The regulator has “limited residual concerns” about whether Activision’s cloud streaming rights sale to Ubisoft “could be circumvented, terminated, or not enforced”. But it said Microsoft has offered remedies to ensure the regulator can enforce the sale of Activision’s rights to Ubisoft, and the CMA has provisionally concluded these should resolve its remaining concerns.
This is not the final step. Microsoft’s proposed remedies are being consulted until October 6.
Colin Raftery, CMA senior director of mergers and Phase 1 decision maker, stated:
This is a new and substantially different deal, which keeps the cloud distribution of these important games in the hands of a strong independent supplier, Ubisoft, rather than under the control of Microsoft.
With additional protections to make sure that the deal is properly implemented, this will maintain the structure of the market, enabling open competition to continue to shape the development of cloud gaming in the years to come, and giving UK gamers the opportunity to access Activision’s games in many different ways, including through cloud-based multigame subscription services.
After a July deadline extension, Microsoft and Activision have until mid-month to complete the acquisition. So the deadline is close.
The CMA has until October 18 to investigate the restructured proposal. However, today’s announcement suggests Microsoft-Activision’s stars are aligning.
This unusual dance to find a new way to clear the mega-merger has felt increasingly inevitable after the UK regulator was isolated among major global regulators in blocking it.
EU authorities approved the acquisition with conditions in May. Later this summer, US courts blocked the FTC’s attempt to sue to stop the deal, leaving the CMA’s block the only major obstacle for Microsoft and Activision. Thus, Microsoft, Activision, and other deal supporters have targeted the UK regulator.

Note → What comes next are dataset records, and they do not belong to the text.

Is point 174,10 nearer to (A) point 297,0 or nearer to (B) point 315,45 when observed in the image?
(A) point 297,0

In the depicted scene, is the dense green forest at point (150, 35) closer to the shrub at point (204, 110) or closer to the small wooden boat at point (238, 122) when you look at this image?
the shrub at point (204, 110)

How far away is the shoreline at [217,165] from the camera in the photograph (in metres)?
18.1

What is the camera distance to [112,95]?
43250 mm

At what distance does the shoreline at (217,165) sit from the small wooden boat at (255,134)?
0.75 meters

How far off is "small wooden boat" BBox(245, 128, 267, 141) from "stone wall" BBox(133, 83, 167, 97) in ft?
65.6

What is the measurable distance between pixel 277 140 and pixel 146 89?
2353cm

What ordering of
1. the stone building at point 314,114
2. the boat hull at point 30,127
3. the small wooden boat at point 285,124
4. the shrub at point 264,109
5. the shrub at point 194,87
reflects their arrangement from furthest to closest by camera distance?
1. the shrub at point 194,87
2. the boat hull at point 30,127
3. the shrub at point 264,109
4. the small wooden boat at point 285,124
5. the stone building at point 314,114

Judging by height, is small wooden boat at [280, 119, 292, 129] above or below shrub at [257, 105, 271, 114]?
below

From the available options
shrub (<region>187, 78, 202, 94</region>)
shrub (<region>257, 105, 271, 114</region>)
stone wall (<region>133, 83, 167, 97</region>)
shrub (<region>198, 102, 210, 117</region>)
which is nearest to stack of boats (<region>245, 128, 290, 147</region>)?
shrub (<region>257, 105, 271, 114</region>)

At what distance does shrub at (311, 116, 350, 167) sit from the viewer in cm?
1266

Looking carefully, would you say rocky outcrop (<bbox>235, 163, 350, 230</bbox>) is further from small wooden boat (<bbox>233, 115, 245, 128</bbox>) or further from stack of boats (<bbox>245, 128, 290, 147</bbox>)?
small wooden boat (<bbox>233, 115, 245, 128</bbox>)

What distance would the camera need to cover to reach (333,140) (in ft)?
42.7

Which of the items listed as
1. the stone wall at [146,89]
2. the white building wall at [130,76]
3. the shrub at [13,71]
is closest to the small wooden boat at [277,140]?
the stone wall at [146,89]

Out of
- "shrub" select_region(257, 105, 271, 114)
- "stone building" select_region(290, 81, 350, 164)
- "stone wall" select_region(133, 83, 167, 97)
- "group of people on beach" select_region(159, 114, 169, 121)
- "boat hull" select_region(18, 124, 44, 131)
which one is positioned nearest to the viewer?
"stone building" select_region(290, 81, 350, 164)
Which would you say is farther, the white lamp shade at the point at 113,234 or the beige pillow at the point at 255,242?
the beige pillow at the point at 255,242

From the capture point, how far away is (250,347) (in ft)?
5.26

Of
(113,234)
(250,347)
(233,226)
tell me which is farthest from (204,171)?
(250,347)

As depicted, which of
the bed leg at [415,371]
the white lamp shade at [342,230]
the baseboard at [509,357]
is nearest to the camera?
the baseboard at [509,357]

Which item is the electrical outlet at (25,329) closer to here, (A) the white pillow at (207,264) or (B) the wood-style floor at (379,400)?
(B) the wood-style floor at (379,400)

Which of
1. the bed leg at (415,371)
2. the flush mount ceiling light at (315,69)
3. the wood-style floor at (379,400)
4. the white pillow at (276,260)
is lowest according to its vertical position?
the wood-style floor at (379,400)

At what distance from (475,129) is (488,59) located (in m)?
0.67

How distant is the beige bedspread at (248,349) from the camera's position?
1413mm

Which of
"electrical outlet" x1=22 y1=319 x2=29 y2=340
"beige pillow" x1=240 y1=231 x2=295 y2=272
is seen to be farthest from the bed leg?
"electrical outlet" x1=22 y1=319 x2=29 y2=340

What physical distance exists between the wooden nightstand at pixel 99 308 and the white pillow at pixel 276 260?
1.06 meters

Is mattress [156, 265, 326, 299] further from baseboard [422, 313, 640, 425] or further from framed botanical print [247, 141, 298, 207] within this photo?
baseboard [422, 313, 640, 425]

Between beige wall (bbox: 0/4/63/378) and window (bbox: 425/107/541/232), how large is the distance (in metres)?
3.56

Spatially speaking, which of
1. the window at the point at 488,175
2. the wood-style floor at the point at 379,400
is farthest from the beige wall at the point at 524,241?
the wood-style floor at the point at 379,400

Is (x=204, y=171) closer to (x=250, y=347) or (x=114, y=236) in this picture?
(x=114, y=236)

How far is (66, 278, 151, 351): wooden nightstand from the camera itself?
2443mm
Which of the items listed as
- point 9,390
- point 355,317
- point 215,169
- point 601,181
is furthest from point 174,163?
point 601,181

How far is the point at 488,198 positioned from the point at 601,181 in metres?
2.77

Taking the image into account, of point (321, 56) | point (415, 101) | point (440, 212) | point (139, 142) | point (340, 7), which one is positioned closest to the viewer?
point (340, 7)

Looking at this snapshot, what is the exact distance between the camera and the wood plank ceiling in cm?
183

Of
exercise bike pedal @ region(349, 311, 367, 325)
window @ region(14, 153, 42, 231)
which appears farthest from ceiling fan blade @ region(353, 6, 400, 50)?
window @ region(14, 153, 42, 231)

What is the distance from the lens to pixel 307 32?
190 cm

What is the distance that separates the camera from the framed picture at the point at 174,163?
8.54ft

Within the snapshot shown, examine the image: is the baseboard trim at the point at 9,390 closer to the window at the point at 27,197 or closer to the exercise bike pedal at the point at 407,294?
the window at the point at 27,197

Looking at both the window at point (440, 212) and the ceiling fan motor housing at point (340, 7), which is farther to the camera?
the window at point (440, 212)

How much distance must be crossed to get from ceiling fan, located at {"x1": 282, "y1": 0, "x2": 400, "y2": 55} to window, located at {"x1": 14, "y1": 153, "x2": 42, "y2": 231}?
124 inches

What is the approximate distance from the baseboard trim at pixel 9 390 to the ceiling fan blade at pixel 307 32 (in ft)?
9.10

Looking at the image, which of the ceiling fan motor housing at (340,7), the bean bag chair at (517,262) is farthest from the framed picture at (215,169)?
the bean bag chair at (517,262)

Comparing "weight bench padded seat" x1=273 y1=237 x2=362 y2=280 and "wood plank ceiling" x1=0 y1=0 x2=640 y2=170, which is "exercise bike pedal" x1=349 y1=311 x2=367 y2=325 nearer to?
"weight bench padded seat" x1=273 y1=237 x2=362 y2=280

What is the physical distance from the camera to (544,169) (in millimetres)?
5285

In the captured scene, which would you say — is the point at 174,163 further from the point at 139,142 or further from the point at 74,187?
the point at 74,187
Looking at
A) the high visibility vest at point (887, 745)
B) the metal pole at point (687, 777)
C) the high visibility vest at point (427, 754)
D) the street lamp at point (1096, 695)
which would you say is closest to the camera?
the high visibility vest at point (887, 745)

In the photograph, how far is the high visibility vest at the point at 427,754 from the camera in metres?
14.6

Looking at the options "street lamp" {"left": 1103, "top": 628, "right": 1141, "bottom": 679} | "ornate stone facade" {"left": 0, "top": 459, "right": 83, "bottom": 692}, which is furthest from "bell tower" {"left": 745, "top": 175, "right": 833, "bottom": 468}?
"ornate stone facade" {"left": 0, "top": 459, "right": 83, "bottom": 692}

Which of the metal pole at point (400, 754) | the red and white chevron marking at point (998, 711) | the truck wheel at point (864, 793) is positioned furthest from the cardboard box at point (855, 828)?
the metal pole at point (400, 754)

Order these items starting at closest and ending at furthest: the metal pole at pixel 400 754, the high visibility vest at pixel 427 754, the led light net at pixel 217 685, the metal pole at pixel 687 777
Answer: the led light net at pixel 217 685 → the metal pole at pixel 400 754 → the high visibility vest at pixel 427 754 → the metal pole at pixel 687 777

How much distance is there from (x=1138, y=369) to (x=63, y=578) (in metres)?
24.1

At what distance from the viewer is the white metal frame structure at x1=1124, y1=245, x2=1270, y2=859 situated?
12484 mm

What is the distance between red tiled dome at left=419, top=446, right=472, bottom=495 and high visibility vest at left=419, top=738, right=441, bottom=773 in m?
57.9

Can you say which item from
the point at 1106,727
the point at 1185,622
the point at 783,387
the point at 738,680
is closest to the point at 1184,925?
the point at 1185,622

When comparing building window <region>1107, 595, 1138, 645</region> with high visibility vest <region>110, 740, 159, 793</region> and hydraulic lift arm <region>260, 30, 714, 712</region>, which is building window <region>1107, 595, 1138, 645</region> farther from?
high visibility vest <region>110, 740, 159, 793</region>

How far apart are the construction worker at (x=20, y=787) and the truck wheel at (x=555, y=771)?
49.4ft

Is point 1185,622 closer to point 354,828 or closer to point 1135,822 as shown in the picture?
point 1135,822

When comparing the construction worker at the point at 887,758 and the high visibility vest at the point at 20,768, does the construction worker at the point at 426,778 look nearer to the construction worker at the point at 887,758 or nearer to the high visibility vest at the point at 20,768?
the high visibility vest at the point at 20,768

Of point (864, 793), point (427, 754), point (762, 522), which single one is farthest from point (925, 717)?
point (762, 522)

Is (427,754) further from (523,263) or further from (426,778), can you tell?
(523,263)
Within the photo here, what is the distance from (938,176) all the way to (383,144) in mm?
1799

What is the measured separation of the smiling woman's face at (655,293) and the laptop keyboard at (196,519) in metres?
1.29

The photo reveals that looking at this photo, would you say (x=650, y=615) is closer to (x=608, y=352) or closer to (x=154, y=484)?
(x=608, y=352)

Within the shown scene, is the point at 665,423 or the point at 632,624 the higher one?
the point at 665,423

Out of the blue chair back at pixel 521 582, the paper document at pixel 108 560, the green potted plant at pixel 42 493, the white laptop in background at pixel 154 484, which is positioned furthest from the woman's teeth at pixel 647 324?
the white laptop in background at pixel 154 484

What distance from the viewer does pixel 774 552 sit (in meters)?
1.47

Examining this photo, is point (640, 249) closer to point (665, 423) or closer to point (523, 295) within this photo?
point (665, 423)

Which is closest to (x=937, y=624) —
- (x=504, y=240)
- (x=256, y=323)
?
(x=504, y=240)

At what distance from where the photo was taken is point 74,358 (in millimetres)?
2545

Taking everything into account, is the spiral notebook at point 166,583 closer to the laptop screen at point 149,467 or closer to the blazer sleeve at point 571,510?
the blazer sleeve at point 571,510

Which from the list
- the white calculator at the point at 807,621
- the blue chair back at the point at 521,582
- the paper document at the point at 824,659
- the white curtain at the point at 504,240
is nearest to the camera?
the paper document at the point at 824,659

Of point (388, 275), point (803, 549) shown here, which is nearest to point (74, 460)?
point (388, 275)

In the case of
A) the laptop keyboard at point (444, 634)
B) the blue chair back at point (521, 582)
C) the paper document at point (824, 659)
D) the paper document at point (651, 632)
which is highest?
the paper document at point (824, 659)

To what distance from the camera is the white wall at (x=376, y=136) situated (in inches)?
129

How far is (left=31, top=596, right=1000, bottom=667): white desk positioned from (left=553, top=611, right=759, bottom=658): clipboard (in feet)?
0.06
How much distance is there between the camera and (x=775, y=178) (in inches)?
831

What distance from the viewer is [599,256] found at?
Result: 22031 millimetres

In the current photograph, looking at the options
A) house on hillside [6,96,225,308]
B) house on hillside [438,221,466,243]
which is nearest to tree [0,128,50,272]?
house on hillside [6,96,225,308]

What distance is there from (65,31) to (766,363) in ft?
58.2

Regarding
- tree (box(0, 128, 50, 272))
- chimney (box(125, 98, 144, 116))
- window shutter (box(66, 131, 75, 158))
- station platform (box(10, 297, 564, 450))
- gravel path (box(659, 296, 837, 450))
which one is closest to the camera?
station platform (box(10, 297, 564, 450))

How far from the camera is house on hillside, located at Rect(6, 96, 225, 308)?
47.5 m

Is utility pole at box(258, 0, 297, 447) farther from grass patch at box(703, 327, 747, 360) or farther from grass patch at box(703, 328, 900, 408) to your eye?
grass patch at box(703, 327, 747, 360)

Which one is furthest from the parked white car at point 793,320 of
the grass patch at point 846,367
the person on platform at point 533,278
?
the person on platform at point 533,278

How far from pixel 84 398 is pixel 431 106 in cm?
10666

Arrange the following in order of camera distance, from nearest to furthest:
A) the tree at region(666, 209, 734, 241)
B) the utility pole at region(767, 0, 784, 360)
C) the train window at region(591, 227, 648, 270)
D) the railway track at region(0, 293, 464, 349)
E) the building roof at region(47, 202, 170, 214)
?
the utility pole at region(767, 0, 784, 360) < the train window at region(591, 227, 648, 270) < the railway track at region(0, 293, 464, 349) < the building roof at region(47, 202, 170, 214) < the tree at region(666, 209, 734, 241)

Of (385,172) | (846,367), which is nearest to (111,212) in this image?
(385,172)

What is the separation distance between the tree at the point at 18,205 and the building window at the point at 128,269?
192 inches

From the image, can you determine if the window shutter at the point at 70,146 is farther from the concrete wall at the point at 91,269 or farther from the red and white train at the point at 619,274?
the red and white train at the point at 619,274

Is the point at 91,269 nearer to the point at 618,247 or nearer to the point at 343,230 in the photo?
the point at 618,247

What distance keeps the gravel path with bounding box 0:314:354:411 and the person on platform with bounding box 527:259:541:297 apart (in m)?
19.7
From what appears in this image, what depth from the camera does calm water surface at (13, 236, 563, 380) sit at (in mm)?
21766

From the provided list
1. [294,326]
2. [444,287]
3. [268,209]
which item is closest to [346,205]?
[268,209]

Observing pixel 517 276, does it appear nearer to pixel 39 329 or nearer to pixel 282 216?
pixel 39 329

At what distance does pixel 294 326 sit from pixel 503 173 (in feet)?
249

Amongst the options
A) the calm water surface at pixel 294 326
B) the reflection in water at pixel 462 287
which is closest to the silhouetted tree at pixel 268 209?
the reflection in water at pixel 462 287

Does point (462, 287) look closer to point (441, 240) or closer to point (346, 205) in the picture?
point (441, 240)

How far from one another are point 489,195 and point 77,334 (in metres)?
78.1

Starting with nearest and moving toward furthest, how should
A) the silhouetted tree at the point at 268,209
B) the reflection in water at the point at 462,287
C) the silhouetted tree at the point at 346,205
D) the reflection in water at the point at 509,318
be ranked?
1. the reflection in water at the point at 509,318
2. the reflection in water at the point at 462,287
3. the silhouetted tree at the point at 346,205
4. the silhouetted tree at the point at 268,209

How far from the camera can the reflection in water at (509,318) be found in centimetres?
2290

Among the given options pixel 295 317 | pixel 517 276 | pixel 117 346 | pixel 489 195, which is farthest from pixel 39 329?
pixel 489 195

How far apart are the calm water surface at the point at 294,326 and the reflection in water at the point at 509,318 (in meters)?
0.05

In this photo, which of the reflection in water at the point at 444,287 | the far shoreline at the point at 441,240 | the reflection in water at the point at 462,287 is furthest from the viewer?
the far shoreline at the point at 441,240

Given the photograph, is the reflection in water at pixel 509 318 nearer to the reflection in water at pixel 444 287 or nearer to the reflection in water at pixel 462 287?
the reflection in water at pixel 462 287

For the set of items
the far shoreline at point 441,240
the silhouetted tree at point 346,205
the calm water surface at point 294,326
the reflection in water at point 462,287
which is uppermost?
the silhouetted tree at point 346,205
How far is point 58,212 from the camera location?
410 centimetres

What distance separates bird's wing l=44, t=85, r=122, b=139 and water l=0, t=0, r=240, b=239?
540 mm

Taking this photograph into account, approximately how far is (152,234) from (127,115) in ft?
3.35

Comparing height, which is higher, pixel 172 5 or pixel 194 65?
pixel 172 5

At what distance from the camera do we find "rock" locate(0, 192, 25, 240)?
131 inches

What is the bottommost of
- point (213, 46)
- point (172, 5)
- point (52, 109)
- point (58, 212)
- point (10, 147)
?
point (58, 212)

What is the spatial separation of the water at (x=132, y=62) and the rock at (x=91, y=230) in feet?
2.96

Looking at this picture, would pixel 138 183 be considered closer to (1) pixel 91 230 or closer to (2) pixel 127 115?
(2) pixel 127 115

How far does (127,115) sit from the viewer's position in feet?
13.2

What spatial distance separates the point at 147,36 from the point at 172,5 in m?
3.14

Sarah Cardell, CMA CEO, defended its approach again.
“The CMA’s position has been consistent throughout — this merger could only proceed if competition, innovation, and choice in cloud gaming were preserved,” she said. Microsoft has significantly restructured the deal to address our original concerns in response to our prohibition. Microsoft should have proposed this restructure during our original investigation. This case shows the costs, uncertainty, and delay parties can face if a credible and effective remedy option is not offered at the right time.
Reuters reported earlier this month that EU competition regulators are seeking feedback from Microsoft rivals and customers on its UK proposals to clear the deal with the CMA.
Microsoft would not acquire the cloud streaming rights to all current and future Activision games released during the next 15 years everywhere else in the world, i.e., except the European Economic Area, where those rights would be divested to Ubisoft before the deal was approved by the bloc.